- PROBLEM TO SOLVE: Return the following rows word for word, keeping every line unchanged.

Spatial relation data
%%

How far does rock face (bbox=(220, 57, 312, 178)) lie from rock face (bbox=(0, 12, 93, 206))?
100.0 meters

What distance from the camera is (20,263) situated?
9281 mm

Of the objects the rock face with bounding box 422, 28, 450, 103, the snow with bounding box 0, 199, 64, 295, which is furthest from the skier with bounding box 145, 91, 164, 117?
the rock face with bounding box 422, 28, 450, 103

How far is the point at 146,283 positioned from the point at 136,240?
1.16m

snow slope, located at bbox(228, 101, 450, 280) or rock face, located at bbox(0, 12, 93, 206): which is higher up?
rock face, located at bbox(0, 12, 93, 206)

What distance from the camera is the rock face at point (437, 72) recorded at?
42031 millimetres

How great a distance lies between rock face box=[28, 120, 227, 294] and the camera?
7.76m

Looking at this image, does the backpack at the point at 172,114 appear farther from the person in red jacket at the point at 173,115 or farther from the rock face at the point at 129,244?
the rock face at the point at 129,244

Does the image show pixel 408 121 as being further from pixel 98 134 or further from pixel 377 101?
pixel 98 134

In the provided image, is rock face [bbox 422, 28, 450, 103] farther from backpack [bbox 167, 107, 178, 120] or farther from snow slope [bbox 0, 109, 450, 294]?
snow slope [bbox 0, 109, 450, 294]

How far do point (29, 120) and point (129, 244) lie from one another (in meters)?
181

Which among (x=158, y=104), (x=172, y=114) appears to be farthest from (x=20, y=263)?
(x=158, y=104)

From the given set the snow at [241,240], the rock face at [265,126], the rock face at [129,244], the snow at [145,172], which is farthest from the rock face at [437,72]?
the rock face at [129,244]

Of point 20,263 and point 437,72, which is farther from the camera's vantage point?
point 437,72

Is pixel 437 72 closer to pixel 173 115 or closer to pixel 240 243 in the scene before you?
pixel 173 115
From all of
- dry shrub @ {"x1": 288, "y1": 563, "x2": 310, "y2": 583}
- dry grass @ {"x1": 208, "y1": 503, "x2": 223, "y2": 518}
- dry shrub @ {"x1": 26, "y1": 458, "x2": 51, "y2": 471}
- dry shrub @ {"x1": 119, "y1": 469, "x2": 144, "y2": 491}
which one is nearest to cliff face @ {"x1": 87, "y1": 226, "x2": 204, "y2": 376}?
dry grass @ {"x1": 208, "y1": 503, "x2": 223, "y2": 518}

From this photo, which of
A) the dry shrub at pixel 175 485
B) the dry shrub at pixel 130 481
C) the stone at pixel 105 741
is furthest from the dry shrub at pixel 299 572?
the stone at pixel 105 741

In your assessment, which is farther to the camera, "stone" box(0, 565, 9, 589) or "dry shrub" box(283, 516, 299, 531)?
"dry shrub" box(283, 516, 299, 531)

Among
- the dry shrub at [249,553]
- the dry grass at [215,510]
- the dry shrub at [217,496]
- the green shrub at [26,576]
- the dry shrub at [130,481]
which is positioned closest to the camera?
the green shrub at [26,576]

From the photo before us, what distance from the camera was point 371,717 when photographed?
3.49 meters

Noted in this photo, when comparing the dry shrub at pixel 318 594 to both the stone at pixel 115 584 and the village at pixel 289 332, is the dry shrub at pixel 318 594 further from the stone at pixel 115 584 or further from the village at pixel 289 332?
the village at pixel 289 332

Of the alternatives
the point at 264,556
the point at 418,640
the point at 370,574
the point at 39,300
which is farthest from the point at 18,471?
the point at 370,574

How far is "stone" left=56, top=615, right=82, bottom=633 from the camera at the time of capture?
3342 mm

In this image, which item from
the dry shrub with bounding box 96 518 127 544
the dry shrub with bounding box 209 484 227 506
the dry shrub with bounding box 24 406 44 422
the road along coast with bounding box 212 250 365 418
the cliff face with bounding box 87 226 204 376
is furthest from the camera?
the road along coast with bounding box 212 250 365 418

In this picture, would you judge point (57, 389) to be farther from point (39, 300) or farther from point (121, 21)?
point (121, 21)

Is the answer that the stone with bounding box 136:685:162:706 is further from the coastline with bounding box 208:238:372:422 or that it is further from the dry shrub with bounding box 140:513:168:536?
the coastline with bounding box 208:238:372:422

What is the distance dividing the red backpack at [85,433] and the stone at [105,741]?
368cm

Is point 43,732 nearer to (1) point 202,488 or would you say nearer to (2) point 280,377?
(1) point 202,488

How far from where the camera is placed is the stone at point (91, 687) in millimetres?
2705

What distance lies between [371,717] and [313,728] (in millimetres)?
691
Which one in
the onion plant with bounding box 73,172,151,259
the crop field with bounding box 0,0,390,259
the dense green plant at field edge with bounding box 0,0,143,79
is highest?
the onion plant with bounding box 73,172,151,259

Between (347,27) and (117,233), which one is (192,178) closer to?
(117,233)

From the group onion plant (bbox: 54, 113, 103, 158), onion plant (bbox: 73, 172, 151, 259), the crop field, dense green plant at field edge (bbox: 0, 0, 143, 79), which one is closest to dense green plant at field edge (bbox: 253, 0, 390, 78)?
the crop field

%%

- COMPLETED TASK:
How far does rock face (bbox=(220, 57, 312, 178)) lie from rock face (bbox=(0, 12, 93, 206))?
100.0 meters

What distance from the camera is (20,263) situated?
9281 mm

Of the objects the rock face with bounding box 422, 28, 450, 103, the snow with bounding box 0, 199, 64, 295, which is furthest from the skier with bounding box 145, 91, 164, 117?
the rock face with bounding box 422, 28, 450, 103

How far is the point at 146,283 positioned from the point at 136,240?
1.16m

snow slope, located at bbox(228, 101, 450, 280) or rock face, located at bbox(0, 12, 93, 206): which is higher up?
rock face, located at bbox(0, 12, 93, 206)

What distance from the camera is the rock face at point (437, 72) recorded at?
42031 millimetres

How great a distance lies between rock face box=[28, 120, 227, 294] and the camera?
7.76m

Looking at this image, does the backpack at the point at 172,114 appear farther from the person in red jacket at the point at 173,115 or farther from the rock face at the point at 129,244?
the rock face at the point at 129,244

Does the image show pixel 408 121 as being further from pixel 98 134 or further from pixel 377 101?
pixel 98 134

In the provided image, is rock face [bbox 422, 28, 450, 103] farther from backpack [bbox 167, 107, 178, 120] or farther from snow slope [bbox 0, 109, 450, 294]?
snow slope [bbox 0, 109, 450, 294]

How far do point (29, 120) and point (129, 244) lie from one another (in meters)?
181

Which among (x=158, y=104), (x=172, y=114) appears to be farthest from (x=20, y=263)?
(x=158, y=104)

From the given set the snow at [241,240], the rock face at [265,126], the rock face at [129,244], the snow at [145,172], which is farthest from the rock face at [437,72]?
the rock face at [129,244]

Of point 20,263 and point 437,72, which is farther from the camera's vantage point?
point 437,72

Is pixel 437 72 closer to pixel 173 115 or closer to pixel 240 243 in the scene before you?
pixel 173 115
From all of
- dry shrub @ {"x1": 288, "y1": 563, "x2": 310, "y2": 583}
- dry grass @ {"x1": 208, "y1": 503, "x2": 223, "y2": 518}
- dry shrub @ {"x1": 26, "y1": 458, "x2": 51, "y2": 471}
- dry shrub @ {"x1": 119, "y1": 469, "x2": 144, "y2": 491}
which one is nearest to cliff face @ {"x1": 87, "y1": 226, "x2": 204, "y2": 376}?
dry grass @ {"x1": 208, "y1": 503, "x2": 223, "y2": 518}

From this photo, which of
A) the dry shrub at pixel 175 485
B) the dry shrub at pixel 130 481
C) the stone at pixel 105 741
is furthest from the dry shrub at pixel 299 572?
the stone at pixel 105 741

In your assessment, which is farther to the camera, "stone" box(0, 565, 9, 589) or "dry shrub" box(283, 516, 299, 531)?
"dry shrub" box(283, 516, 299, 531)

Among
- the dry shrub at [249,553]
- the dry grass at [215,510]
- the dry shrub at [217,496]
- the green shrub at [26,576]
- the dry shrub at [130,481]
which is positioned closest to the camera?
the green shrub at [26,576]

From the photo before us, what distance from the camera was point 371,717 when photographed?
3.49 meters

Noted in this photo, when comparing the dry shrub at pixel 318 594 to both the stone at pixel 115 584 and the village at pixel 289 332, is the dry shrub at pixel 318 594 further from the stone at pixel 115 584 or further from the village at pixel 289 332?
the village at pixel 289 332

Of the alternatives
the point at 264,556
the point at 418,640
the point at 370,574
the point at 39,300
which is farthest from the point at 18,471?
the point at 370,574

How far is "stone" left=56, top=615, right=82, bottom=633 from the camera at the time of capture?
3342 mm

In this image, which item from
the dry shrub with bounding box 96 518 127 544
the dry shrub with bounding box 209 484 227 506
the dry shrub with bounding box 24 406 44 422
the road along coast with bounding box 212 250 365 418
the cliff face with bounding box 87 226 204 376
is furthest from the camera?
the road along coast with bounding box 212 250 365 418

In this picture, would you judge point (57, 389) to be farther from point (39, 300) or farther from point (121, 21)?
point (121, 21)

Is the answer that the stone with bounding box 136:685:162:706 is further from the coastline with bounding box 208:238:372:422 or that it is further from the dry shrub with bounding box 140:513:168:536?
the coastline with bounding box 208:238:372:422

What is the distance dividing the red backpack at [85,433] and the stone at [105,741]?
368cm

Is point 43,732 nearer to (1) point 202,488 or would you say nearer to (2) point 280,377?
(1) point 202,488

How far from where the camera is placed is the stone at point (91, 687) in millimetres?
2705

What distance lies between [371,717] and [313,728] (in millimetres)?
691
Which one in
the onion plant with bounding box 73,172,151,259
the crop field with bounding box 0,0,390,259
the dense green plant at field edge with bounding box 0,0,143,79
is highest?
the onion plant with bounding box 73,172,151,259

Between (347,27) and (117,233), which one is (192,178) closer to?
(117,233)

From the group onion plant (bbox: 54, 113, 103, 158), onion plant (bbox: 73, 172, 151, 259), the crop field, dense green plant at field edge (bbox: 0, 0, 143, 79), which one is closest to dense green plant at field edge (bbox: 253, 0, 390, 78)?
the crop field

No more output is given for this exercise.